### Information provided
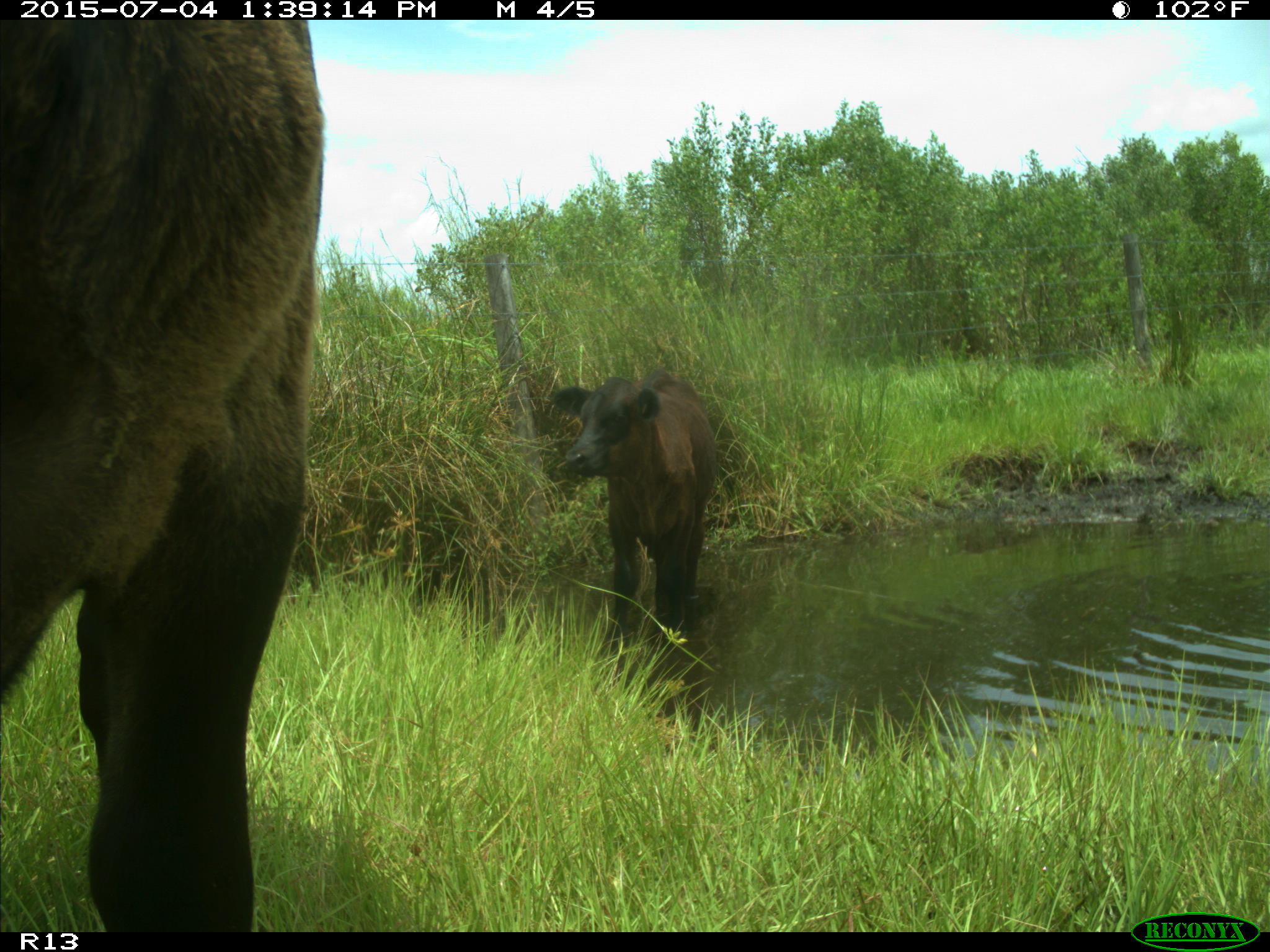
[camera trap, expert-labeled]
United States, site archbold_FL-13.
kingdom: Animalia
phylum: Chordata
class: Mammalia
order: Artiodactyla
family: Bovidae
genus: Bos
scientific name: Bos taurus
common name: domestic cow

### Task to complete
With the pictures omitted, the records above are to be repeated exactly.

### Output below
[camera trap, expert-labeled]
United States, site archbold_FL-13.
kingdom: Animalia
phylum: Chordata
class: Mammalia
order: Artiodactyla
family: Bovidae
genus: Bos
scientific name: Bos taurus
common name: domestic cow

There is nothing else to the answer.